'Still room' for more mortgage concessions
Property experts say there is still room for more mortgage tax concessions in a bid to help lessen the burden on low-to-middle income home owners.
But one warned it would be unwise to 'throw' taxpayers' money at expanding existing home loan schemes.
'I have to admit the Government has done a lot in the past year to rescue the property market which plunged dramatically in the economic turmoil,' Hong Kong Property's managing director Michael Choi Ngai-min said.
Home buyers can secure up to 85 per cent mortgages later this month by paying no more than a $300 monthly premium through the Mortgage Insurance Programme to reduce the financial risk carried by banks.
Hong Kong Mortgage Corporation is to announce details of the programme.
'What the Government could do is expand the home loan interest tax concession introduced last year from the present $100,000 to $200,000,' Mr Choi said.
A maximum of $100,000 in paid loan interest could be deducted from the total assessable income of taxpayers under a relief measure introduced by the Financial Secretary in his last budget speech.

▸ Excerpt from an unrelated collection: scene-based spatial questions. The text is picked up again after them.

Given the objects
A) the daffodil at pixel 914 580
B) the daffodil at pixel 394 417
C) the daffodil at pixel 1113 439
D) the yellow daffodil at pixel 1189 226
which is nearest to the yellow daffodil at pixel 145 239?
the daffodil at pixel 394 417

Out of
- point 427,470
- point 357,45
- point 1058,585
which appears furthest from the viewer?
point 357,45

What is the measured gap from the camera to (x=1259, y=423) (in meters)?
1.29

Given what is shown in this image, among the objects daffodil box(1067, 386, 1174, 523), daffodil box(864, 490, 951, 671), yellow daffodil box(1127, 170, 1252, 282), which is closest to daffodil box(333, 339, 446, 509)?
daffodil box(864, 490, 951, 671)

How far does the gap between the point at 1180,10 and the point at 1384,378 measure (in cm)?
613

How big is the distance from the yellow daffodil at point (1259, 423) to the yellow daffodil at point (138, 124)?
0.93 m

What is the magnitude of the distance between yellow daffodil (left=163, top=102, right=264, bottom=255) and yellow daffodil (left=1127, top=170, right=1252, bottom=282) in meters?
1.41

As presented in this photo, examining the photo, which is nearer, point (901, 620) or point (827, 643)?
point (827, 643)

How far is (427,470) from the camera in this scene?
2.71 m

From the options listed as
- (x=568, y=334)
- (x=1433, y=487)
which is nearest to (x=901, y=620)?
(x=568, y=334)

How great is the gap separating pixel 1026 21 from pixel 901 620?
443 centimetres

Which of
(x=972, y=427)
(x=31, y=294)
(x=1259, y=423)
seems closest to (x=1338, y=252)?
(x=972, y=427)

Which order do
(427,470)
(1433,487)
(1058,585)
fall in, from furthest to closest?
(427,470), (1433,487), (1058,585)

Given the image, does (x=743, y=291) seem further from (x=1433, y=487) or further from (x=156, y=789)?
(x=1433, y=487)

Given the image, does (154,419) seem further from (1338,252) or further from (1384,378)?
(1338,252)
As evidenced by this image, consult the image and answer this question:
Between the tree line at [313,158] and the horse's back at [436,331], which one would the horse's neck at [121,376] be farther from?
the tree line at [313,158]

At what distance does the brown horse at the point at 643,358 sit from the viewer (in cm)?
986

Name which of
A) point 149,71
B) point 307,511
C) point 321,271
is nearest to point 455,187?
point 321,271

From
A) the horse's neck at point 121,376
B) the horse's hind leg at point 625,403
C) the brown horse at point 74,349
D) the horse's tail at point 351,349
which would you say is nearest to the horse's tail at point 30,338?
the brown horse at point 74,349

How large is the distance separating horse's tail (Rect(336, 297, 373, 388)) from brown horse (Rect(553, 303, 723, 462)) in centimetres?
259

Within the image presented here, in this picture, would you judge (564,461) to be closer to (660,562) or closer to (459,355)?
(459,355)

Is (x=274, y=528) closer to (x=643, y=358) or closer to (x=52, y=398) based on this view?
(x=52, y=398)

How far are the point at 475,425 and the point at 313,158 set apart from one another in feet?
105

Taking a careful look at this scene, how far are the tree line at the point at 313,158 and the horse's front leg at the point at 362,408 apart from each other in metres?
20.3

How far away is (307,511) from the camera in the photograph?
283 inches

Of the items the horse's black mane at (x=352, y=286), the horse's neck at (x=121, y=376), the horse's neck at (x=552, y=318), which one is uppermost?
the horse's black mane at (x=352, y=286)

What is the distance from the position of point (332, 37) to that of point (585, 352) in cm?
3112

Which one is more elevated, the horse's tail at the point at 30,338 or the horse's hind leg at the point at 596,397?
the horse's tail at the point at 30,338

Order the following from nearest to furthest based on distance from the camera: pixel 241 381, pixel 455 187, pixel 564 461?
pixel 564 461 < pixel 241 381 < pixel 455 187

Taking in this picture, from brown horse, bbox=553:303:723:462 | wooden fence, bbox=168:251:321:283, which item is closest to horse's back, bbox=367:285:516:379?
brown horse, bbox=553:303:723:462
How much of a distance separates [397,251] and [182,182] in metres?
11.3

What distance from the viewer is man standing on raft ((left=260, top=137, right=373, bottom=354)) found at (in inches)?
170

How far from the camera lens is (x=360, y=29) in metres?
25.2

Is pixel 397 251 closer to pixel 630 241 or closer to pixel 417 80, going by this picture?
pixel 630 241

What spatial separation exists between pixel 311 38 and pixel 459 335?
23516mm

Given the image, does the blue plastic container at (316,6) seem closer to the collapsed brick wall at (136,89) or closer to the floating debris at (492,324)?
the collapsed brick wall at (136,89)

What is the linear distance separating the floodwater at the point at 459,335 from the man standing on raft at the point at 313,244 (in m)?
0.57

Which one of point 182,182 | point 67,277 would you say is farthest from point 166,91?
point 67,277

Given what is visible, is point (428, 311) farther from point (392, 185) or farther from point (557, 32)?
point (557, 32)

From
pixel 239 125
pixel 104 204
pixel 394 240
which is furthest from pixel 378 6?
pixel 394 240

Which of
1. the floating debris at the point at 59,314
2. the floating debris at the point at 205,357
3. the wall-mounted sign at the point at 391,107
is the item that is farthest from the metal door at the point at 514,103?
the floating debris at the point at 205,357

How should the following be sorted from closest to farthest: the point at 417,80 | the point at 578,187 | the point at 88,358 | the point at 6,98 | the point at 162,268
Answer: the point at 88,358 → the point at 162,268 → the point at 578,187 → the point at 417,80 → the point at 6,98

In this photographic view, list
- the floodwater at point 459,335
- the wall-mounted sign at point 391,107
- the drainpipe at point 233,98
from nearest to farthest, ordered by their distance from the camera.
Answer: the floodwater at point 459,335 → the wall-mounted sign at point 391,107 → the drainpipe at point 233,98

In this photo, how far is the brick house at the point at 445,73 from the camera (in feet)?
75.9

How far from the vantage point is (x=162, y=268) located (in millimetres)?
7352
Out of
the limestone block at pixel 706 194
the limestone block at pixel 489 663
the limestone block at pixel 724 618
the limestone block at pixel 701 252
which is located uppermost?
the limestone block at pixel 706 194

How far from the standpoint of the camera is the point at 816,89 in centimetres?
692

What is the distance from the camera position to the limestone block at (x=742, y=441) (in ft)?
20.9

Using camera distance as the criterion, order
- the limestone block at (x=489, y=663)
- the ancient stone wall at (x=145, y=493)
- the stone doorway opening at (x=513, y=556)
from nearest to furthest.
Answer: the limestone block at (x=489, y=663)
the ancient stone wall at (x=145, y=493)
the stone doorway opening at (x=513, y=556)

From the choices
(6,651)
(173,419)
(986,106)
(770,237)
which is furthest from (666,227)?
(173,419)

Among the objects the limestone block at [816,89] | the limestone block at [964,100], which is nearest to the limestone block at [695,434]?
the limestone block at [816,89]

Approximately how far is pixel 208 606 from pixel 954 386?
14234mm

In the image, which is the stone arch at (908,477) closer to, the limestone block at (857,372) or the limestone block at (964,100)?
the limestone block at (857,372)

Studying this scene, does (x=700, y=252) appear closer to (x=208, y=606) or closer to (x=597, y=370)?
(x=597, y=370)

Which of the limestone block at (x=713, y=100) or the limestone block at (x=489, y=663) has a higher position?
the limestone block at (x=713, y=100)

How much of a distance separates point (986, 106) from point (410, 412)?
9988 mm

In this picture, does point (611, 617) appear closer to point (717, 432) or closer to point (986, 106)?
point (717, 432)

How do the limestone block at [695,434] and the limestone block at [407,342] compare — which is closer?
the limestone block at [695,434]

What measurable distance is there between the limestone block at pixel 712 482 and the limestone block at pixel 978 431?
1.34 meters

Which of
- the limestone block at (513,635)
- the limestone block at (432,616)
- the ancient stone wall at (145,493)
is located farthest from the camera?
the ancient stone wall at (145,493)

'In the case of a $3 million flat, the home owner is paying about $20,000 a month solely for the loan interest for the first few years. The Government could do more on that,' Mr Choi said.
Tony Chan Tung-ngok, immediate past president of the Society of Hong Kong Real Estate Agents, said: 'Doubling the maximum loan interest from $100,000 to $200,000 is reasonable especially when speculators have already left the market.' Centaline Property Agency's managing director Shih Wing-ching called on the Government not to 'throw money' into expanding existing home loan schemes.
'It has been clear that people can more than often afford to own homes under the current flat prices. It's entirely a matter of confidence,' he said.
He called on the Government to keep the 10,000-quota for the Home Purchase Loan Scheme and 12,000-quota for Home Starter Loan Scheme.
Housing Society figures showed only 4,500 buyers had drawn loans from the body up to last week although more than 10,000 certificates of eligibility had been issued to potential buyers.